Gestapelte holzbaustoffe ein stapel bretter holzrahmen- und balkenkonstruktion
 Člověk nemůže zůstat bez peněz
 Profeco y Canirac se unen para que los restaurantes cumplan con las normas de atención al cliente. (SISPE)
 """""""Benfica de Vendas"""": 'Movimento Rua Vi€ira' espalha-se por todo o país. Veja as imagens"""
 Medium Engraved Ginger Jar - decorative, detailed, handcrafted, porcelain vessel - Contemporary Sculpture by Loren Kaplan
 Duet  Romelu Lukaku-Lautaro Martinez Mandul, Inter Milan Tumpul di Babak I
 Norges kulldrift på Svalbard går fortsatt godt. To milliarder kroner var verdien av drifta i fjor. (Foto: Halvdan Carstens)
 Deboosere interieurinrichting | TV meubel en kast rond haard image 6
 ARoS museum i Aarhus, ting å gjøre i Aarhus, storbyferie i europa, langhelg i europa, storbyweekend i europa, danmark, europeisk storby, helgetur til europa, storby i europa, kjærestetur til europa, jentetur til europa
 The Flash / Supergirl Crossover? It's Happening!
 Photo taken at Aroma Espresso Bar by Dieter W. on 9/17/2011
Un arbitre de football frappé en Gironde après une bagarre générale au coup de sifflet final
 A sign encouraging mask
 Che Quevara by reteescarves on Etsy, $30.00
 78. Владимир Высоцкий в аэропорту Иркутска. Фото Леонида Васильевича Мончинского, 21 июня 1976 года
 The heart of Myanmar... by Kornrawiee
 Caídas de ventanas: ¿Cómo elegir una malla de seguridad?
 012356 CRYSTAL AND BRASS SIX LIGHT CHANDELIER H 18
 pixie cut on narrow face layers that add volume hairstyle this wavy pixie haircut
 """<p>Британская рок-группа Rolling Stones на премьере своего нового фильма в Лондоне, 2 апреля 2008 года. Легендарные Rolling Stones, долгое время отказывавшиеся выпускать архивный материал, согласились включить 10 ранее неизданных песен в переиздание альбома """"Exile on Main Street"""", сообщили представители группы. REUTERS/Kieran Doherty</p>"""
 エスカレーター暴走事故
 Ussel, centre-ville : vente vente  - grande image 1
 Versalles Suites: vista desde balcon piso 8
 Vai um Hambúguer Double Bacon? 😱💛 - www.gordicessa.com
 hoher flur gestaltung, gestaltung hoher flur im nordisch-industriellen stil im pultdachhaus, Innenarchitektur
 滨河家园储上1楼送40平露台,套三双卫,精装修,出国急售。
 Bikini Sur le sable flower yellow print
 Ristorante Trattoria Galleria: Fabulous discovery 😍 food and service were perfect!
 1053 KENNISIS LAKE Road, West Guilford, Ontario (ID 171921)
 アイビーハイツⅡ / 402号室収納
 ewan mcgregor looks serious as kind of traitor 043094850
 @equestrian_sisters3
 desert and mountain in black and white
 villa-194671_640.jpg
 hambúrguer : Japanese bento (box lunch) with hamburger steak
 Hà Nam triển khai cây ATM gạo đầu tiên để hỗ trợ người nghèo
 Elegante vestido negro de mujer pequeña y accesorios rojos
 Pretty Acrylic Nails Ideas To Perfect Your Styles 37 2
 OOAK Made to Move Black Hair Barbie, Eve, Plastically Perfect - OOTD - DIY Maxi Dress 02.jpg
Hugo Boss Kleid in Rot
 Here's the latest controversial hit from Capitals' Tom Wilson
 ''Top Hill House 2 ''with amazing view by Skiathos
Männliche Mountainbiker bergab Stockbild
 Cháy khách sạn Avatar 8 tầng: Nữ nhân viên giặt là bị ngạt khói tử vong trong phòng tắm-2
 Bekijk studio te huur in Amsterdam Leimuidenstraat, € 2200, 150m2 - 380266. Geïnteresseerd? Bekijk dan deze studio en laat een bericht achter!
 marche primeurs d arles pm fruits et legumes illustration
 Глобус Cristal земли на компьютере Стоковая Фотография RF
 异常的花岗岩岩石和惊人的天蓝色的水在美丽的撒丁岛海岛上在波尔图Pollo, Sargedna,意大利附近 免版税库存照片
:::
◆ What to work on: Search the entries for the word "года" and show every line that has it.

◆ Final answer:
 78. Владимир Высоцкий в аэропорту Иркутска. Фото Леонида Васильевича Мончинского, 21 июня 1976 года
 """<p>Британская рок-группа Rolling Stones на премьере своего нового фильма в Лондоне, 2 апреля 2008 года. Легендарные Rolling Stones, долгое время отказывавшиеся выпускать архивный материал, согласились включить 10 ранее неизданных песен в переиздание альбома """"Exile on Main Street"""", сообщили представители группы. REUTERS/Kieran Doherty</p>"""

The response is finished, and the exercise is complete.